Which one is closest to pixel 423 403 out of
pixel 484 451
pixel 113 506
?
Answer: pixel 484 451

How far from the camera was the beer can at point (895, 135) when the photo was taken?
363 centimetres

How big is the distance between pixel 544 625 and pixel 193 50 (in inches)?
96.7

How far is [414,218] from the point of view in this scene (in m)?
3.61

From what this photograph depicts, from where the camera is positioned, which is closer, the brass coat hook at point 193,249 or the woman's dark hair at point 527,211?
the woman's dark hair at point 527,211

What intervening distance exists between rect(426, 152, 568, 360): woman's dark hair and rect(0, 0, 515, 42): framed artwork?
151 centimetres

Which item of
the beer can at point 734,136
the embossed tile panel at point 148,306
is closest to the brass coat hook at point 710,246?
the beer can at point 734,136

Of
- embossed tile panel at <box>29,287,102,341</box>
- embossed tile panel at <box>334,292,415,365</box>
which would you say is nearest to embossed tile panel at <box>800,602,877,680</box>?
════════════════════
| Task directions |
Write the entries from the line with "How big is the" to the line with "151 centimetres" as a CSV with the header input,output. Give one row per entry, with its text and its answer each in a quoted field and line breaks turned into spaces.

| Full response |
input,output
"How big is the distance between pixel 544 625 and pixel 193 50 (in inches)?","96.7"
"How far is [414,218] from the point of view in this scene (in m)?","3.61"
"From what this photograph depicts, from where the camera is positioned, which is closer, the brass coat hook at point 193,249 or the woman's dark hair at point 527,211?","the woman's dark hair at point 527,211"
"What intervening distance exists between rect(426, 152, 568, 360): woman's dark hair and rect(0, 0, 515, 42): framed artwork?","151 centimetres"